■ ACTION ITEM
All of the data needs to come back exactly as written.

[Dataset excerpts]
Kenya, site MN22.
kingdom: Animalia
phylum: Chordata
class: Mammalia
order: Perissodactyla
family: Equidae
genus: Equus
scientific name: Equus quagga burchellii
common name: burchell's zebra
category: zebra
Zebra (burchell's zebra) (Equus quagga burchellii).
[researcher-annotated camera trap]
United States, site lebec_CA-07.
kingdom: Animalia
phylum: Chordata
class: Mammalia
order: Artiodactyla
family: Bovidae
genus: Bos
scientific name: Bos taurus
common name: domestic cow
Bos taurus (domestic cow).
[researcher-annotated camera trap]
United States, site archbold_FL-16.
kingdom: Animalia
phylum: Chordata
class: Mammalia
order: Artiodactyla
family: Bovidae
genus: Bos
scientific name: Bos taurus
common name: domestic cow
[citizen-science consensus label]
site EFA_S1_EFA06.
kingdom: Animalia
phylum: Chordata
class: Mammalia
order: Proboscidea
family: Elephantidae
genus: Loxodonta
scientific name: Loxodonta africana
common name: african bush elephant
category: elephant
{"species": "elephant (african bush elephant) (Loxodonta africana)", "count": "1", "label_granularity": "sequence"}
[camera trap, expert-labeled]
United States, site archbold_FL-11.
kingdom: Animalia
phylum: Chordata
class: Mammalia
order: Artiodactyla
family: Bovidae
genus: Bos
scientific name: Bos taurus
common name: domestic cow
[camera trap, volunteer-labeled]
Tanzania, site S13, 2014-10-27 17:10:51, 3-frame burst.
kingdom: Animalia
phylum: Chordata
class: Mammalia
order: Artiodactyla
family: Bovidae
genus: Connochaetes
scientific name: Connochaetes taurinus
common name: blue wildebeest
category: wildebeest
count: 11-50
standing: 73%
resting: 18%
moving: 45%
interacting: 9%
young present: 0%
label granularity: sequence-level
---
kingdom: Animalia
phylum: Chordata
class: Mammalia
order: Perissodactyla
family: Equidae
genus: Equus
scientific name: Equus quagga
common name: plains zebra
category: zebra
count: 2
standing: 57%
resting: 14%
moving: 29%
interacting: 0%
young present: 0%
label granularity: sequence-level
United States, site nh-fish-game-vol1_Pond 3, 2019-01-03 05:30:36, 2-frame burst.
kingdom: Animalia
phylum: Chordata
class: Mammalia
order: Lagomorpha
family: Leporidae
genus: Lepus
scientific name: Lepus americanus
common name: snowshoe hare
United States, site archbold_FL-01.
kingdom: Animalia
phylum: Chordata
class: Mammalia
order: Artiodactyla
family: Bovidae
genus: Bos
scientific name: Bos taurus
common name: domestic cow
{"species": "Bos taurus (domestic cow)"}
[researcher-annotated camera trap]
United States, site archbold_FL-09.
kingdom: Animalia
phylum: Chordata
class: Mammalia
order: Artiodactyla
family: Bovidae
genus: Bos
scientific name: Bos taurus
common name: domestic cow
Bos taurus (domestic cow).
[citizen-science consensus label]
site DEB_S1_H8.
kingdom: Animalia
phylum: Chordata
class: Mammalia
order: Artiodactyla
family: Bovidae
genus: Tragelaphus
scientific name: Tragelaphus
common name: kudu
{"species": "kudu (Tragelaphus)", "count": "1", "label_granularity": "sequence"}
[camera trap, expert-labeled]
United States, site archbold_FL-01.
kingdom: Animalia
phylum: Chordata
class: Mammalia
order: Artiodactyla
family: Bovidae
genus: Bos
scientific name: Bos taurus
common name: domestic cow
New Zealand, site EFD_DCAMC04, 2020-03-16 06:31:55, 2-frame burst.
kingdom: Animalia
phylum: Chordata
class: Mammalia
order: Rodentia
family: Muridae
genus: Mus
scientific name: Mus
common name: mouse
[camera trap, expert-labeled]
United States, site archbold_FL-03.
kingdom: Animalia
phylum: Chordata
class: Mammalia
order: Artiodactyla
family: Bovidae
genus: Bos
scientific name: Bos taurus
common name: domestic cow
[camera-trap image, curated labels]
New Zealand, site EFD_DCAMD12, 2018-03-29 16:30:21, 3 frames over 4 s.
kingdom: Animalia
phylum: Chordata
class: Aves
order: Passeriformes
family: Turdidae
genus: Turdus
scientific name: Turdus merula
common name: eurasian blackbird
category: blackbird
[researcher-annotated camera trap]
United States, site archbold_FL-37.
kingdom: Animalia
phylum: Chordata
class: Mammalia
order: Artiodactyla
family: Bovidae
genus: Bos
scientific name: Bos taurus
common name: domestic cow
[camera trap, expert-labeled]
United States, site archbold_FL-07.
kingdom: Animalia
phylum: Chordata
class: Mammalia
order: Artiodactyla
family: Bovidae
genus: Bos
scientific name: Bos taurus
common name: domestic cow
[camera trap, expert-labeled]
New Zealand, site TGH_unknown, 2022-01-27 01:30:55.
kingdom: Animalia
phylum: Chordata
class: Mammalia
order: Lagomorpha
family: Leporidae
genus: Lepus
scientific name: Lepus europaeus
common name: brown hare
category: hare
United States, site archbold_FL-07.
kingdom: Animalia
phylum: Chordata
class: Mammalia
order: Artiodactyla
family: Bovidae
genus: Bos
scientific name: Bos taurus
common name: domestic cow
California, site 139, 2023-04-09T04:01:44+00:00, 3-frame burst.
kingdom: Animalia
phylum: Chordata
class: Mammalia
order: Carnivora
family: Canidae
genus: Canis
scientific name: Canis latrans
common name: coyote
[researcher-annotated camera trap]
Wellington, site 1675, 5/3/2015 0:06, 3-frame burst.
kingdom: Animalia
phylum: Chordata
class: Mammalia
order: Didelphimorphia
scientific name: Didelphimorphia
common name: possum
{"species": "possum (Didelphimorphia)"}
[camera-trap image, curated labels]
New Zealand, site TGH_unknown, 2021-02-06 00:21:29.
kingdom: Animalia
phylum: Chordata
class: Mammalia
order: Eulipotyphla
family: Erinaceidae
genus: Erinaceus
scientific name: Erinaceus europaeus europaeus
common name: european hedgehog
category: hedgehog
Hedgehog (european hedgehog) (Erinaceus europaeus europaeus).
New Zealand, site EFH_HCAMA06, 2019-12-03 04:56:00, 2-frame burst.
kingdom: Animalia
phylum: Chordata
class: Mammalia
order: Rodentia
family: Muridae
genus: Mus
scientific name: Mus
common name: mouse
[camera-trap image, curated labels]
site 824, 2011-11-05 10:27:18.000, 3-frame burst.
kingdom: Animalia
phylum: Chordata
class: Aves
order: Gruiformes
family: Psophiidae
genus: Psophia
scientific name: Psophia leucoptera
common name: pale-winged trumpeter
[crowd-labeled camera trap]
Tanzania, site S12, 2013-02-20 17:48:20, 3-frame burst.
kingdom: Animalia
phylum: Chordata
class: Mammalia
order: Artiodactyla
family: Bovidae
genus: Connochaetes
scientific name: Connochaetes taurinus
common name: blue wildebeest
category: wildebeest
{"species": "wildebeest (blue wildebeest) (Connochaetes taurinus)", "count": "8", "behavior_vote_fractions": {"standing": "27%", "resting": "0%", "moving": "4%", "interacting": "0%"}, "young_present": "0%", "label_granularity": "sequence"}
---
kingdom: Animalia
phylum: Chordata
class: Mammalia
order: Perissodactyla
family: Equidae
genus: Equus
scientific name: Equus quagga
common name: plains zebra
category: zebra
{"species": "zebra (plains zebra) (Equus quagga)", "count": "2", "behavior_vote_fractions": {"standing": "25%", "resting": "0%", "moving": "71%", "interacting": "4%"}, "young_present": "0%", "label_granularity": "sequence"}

■ SOLUTION FOR THIS EXERCISE
Kenya, site MN22.
kingdom: Animalia
phylum: Chordata
class: Mammalia
order: Perissodactyla
family: Equidae
genus: Equus
scientific name: Equus quagga burchellii
common name: burchell's zebra
category: zebra
Zebra (burchell's zebra) (Equus quagga burchellii).
[researcher-annotated camera trap]
United States, site lebec_CA-07.
kingdom: Animalia
phylum: Chordata
class: Mammalia
order: Artiodactyla
family: Bovidae
genus: Bos
scientific name: Bos taurus
common name: domestic cow
Bos taurus (domestic cow).
[researcher-annotated camera trap]
United States, site archbold_FL-16.
kingdom: Animalia
phylum: Chordata
class: Mammalia
order: Artiodactyla
family: Bovidae
genus: Bos
scientific name: Bos taurus
common name: domestic cow
[citizen-science consensus label]
site EFA_S1_EFA06.
kingdom: Animalia
phylum: Chordata
class: Mammalia
order: Proboscidea
family: Elephantidae
genus: Loxodonta
scientific name: Loxodonta africana
common name: african bush elephant
category: elephant
{"species": "elephant (african bush elephant) (Loxodonta africana)", "count": "1", "label_granularity": "sequence"}
[camera trap, expert-labeled]
United States, site archbold_FL-11.
kingdom: Animalia
phylum: Chordata
class: Mammalia
order: Artiodactyla
family: Bovidae
genus: Bos
scientific name: Bos taurus
common name: domestic cow
[camera trap, volunteer-labeled]
Tanzania, site S13, 2014-10-27 17:10:51, 3-frame burst.
kingdom: Animalia
phylum: Chordata
class: Mammalia
order: Artiodactyla
family: Bovidae
genus: Connochaetes
scientific name: Connochaetes taurinus
common name: blue wildebeest
category: wildebeest
count: 11-50
standing: 73%
resting: 18%
moving: 45%
interacting: 9%
young present: 0%
label granularity: sequence-level
---
kingdom: Animalia
phylum: Chordata
class: Mammalia
order: Perissodactyla
family: Equidae
genus: Equus
scientific name: Equus quagga
common name: plains zebra
category: zebra
count: 2
standing: 57%
resting: 14%
moving: 29%
interacting: 0%
young present: 0%
label granularity: sequence-level
United States, site nh-fish-game-vol1_Pond 3, 2019-01-03 05:30:36, 2-frame burst.
kingdom: Animalia
phylum: Chordata
class: Mammalia
order: Lagomorpha
family: Leporidae
genus: Lepus
scientific name: Lepus americanus
common name: snowshoe hare
United States, site archbold_FL-01.
kingdom: Animalia
phylum: Chordata
class: Mammalia
order: Artiodactyla
family: Bovidae
genus: Bos
scientific name: Bos taurus
common name: domestic cow
{"species": "Bos taurus (domestic cow)"}
[researcher-annotated camera trap]
United States, site archbold_FL-09.
kingdom: Animalia
phylum: Chordata
class: Mammalia
order: Artiodactyla
family: Bovidae
genus: Bos
scientific name: Bos taurus
common name: domestic cow
Bos taurus (domestic cow).
[citizen-science consensus label]
site DEB_S1_H8.
kingdom: Animalia
phylum: Chordata
class: Mammalia
order: Artiodactyla
family: Bovidae
genus: Tragelaphus
scientific name: Tragelaphus
common name: kudu
{"species": "kudu (Tragelaphus)", "count": "1", "label_granularity": "sequence"}
[camera trap, expert-labeled]
United States, site archbold_FL-01.
kingdom: Animalia
phylum: Chordata
class: Mammalia
order: Artiodactyla
family: Bovidae
genus: Bos
scientific name: Bos taurus
common name: domestic cow
New Zealand, site EFD_DCAMC04, 2020-03-16 06:31:55, 2-frame burst.
kingdom: Animalia
phylum: Chordata
class: Mammalia
order: Rodentia
family: Muridae
genus: Mus
scientific name: Mus
common name: mouse
[camera trap, expert-labeled]
United States, site archbold_FL-03.
kingdom: Animalia
phylum: Chordata
class: Mammalia
order: Artiodactyla
family: Bovidae
genus: Bos
scientific name: Bos taurus
common name: domestic cow
[camera-trap image, curated labels]
New Zealand, site EFD_DCAMD12, 2018-03-29 16:30:21, 3 frames over 4 s.
kingdom: Animalia
phylum: Chordata
class: Aves
order: Passeriformes
family: Turdidae
genus: Turdus
scientific name: Turdus merula
common name: eurasian blackbird
category: blackbird
[researcher-annotated camera trap]
United States, site archbold_FL-37.
kingdom: Animalia
phylum: Chordata
class: Mammalia
order: Artiodactyla
family: Bovidae
genus: Bos
scientific name: Bos taurus
common name: domestic cow
[camera trap, expert-labeled]
United States, site archbold_FL-07.
kingdom: Animalia
phylum: Chordata
class: Mammalia
order: Artiodactyla
family: Bovidae
genus: Bos
scientific name: Bos taurus
common name: domestic cow
[camera trap, expert-labeled]
New Zealand, site TGH_unknown, 2022-01-27 01:30:55.
kingdom: Animalia
phylum: Chordata
class: Mammalia
order: Lagomorpha
family: Leporidae
genus: Lepus
scientific name: Lepus europaeus
common name: brown hare
category: hare
United States, site archbold_FL-07.
kingdom: Animalia
phylum: Chordata
class: Mammalia
order: Artiodactyla
family: Bovidae
genus: Bos
scientific name: Bos taurus
common name: domestic cow
California, site 139, 2023-04-09T04:01:44+00:00, 3-frame burst.
kingdom: Animalia
phylum: Chordata
class: Mammalia
order: Carnivora
family: Canidae
genus: Canis
scientific name: Canis latrans
common name: coyote
[researcher-annotated camera trap]
Wellington, site 1675, 5/3/2015 0:06, 3-frame burst.
kingdom: Animalia
phylum: Chordata
class: Mammalia
order: Didelphimorphia
scientific name: Didelphimorphia
common name: possum
{"species": "possum (Didelphimorphia)"}
[camera-trap image, curated labels]
New Zealand, site TGH_unknown, 2021-02-06 00:21:29.
kingdom: Animalia
phylum: Chordata
class: Mammalia
order: Eulipotyphla
family: Erinaceidae
genus: Erinaceus
scientific name: Erinaceus europaeus europaeus
common name: european hedgehog
category: hedgehog
Hedgehog (european hedgehog) (Erinaceus europaeus europaeus).
New Zealand, site EFH_HCAMA06, 2019-12-03 04:56:00, 2-frame burst.
kingdom: Animalia
phylum: Chordata
class: Mammalia
order: Rodentia
family: Muridae
genus: Mus
scientific name: Mus
common name: mouse
[camera-trap image, curated labels]
site 824, 2011-11-05 10:27:18.000, 3-frame burst.
kingdom: Animalia
phylum: Chordata
class: Aves
order: Gruiformes
family: Psophiidae
genus: Psophia
scientific name: Psophia leucoptera
common name: pale-winged trumpeter
[crowd-labeled camera trap]
Tanzania, site S12, 2013-02-20 17:48:20, 3-frame burst.
kingdom: Animalia
phylum: Chordata
class: Mammalia
order: Artiodactyla
family: Bovidae
genus: Connochaetes
scientific name: Connochaetes taurinus
common name: blue wildebeest
category: wildebeest
{"species": "wildebeest (blue wildebeest) (Connochaetes taurinus)", "count": "8", "behavior_vote_fractions": {"standing": "27%", "resting": "0%", "moving": "4%", "interacting": "0%"}, "young_present": "0%", "label_granularity": "sequence"}
---
kingdom: Animalia
phylum: Chordata
class: Mammalia
order: Perissodactyla
family: Equidae
genus: Equus
scientific name: Equus quagga
common name: plains zebra
category: zebra
{"species": "zebra (plains zebra) (Equus quagga)", "count": "2", "behavior_vote_fractions": {"standing": "25%", "resting": "0%", "moving": "71%", "interacting": "4%"}, "young_present": "0%", "label_granularity": "sequence"}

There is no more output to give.